The Palestinians threatened Wednesday to sue Israel through international bodies if it continues expanding settlements in the occupied territories, warning it was an issue that could torpedo fledgling peace talks.
"These are not just dots on a map," PLO executive committee member Hanan Ashrawi said of more than 2,000 new settler homes which were approved for construction ahead of a resumption of peace negotiations late last month.
"These are willful and destructive measures to prevent the creation of a Palestinian state.
"If Israel carries out these plans... we will be forced to (have) recourse to international judicial processes through international institutions," she told reporters near the settlement neighborhood of Gilo, south of Jerusalem, where many of the new units are to be built.
Israeli and Palestinian negotiators held a new round of peace talks in Jerusalem on Tuesday, their second since the resumption of direct negotiations in Washington late last month which ended a nearly three-year gap.
The last talks, in September 2010, broke down over the issue of settlement expansion.
"There has been no breakthrough and no agreement. Discussions have not been on specifics," Ashrawi said of the resumed talks.
Details of the discussions have not been revealed at the request of U.S. mediators, who asked last week for a strict news blackout.
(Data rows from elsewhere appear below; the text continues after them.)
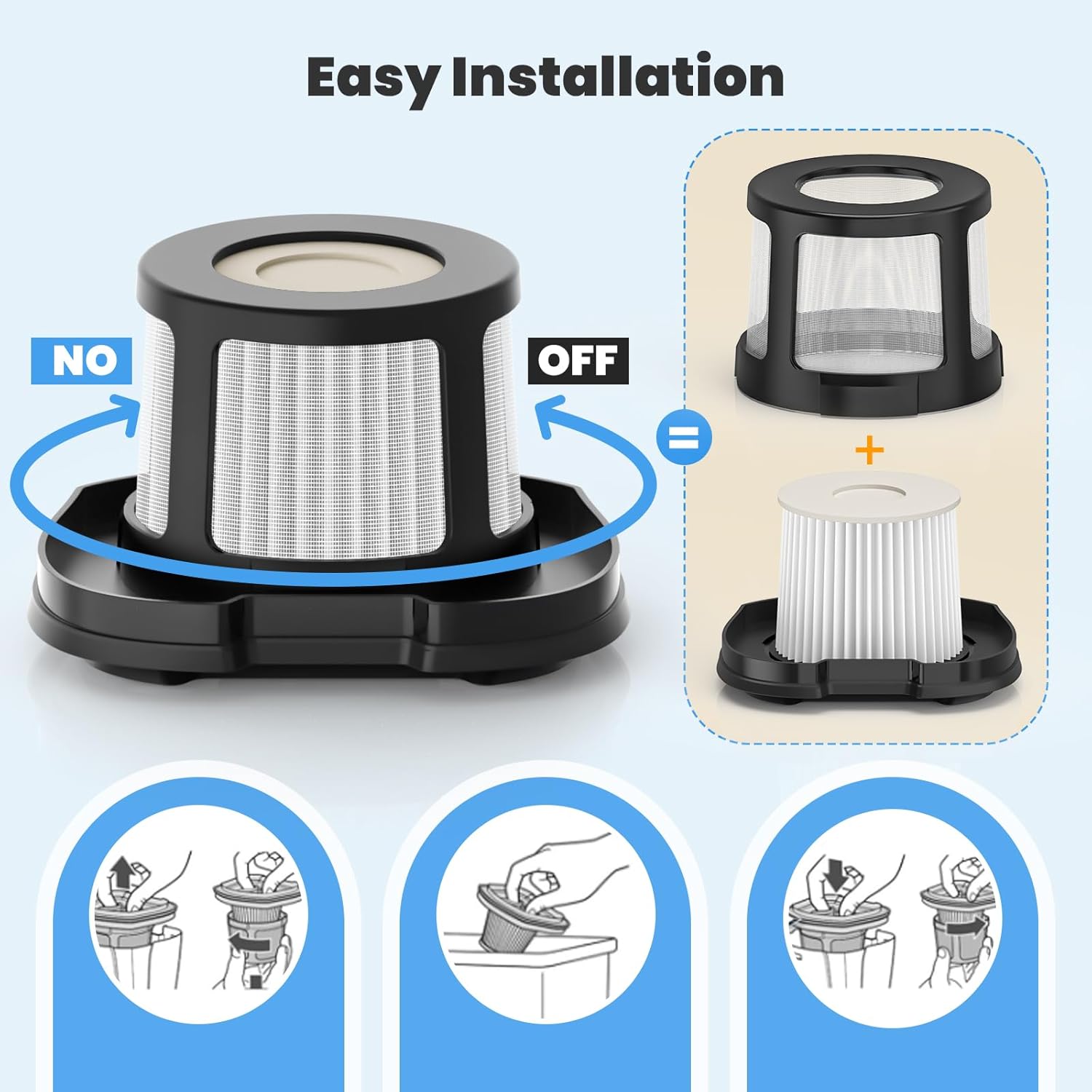 Easy Installation

NO

OFF

=

+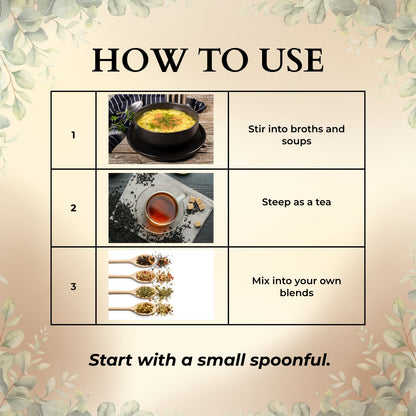 HOW TO USE

| 1 | | Stir into broths and soups |
|---|---|---|
| 2 | | Steep as a tea |
| 3 | | Mix into your own blends |

Start with a small spoonful.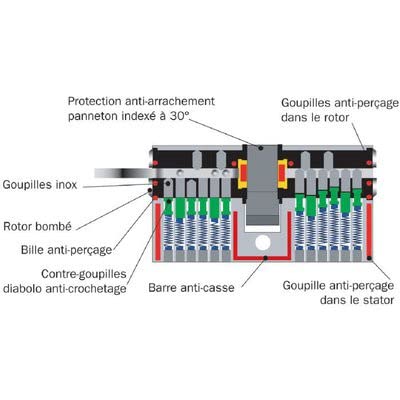 Protection anti-arrachement
panneton indexé à 30°

Goupilles anti-perçage
dans le rotor

Goupilles inox

Rotor bombé

Bille anti-perçage

Contre-goupilles
diabolo anti-crochetage

Barre anti-casse

Goupille anti-perçage
dans le stator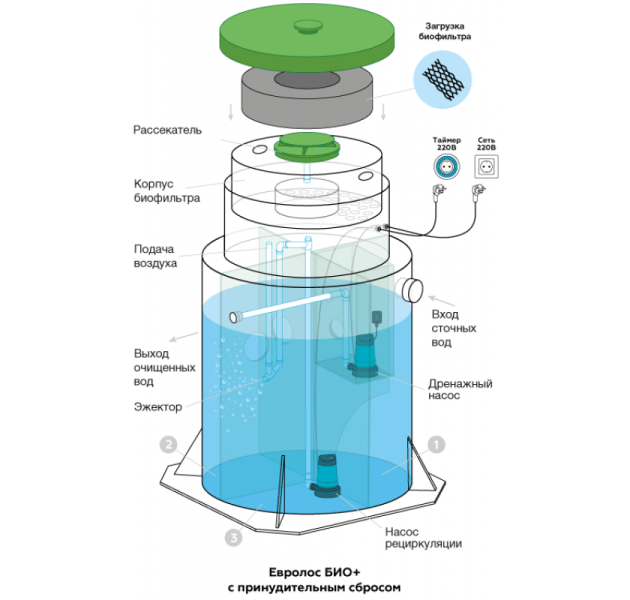 Загрузка биофильтра

Рассекатель

Таймер 220В

Сеть 220В

Корпус биофильтра

Подача воздуха

Вход сточных вод

Выход очищенных вод

Дренажный насос

Эжектор

2

1

3

Насос рециркуляции

Евролос БИО+ с принудительным сбросом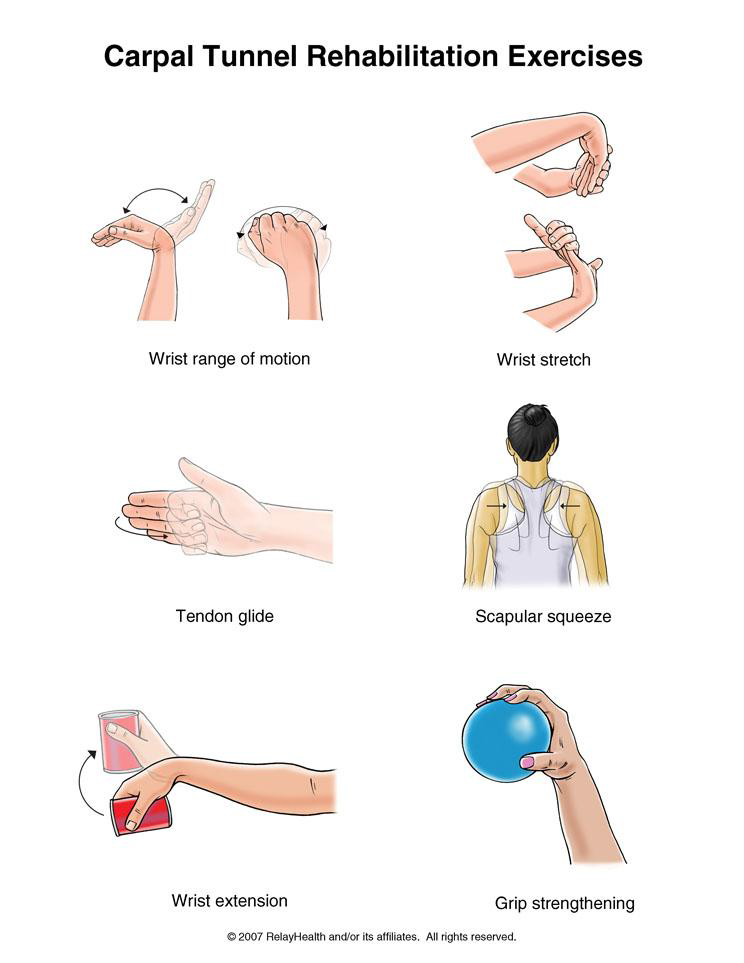 Carpal Tunnel Rehabilitation Exercises

Wrist range of motion

Wrist stretch

Tendon glide

Scapular squeeze

Wrist extension

Grip strengthening

© 2007 RelayHealth and/or its affiliates. All rights reserved.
Ashrawi warned that Israeli settlement building threatened once again to torpedo peace efforts.
"We are not prepared to make the same mistakes and to have talks for their own sake as Israel continues... unilateral measures" such as further settlement building, she said.
She urged the United States to take a firm stance against settlements, following the example of the EU.
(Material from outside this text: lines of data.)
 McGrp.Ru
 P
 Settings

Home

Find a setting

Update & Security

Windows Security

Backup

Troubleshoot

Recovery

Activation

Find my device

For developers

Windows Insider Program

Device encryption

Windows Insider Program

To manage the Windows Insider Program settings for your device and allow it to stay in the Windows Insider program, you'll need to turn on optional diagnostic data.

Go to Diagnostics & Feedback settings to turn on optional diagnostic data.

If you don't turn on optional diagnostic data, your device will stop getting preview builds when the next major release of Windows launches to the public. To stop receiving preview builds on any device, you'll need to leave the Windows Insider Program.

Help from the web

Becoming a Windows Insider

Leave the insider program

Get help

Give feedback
"The EU guidelines are just the beginning of holding Israel accountable (for settlement building). We call on all other countries to persist in holding Israel and the settlers accountable," Ashrawi said.
The EU published guidelines last month that forbid its institutions from dealing with or funding any West Bank settlements.
In the last significant attempt to work through international bodies, the Palestinians gained upgraded status at the U.N. in November, with an overwhelming majority of countries voting in favor of their becoming a non-member observer state.
The U.S. and Israel voted against the motion.
Israeli Prime Minister Benjamin Netanyahu on Friday played down the settlements issue.
"The root cause (of the conflict) was and remains the persistent refusal to recognize the Jewish state in any boundary," he said.
"It doesn't have to do with the settlements -- that's an issue that has to be resolved -- but this is not the reason that we have a continual conflict."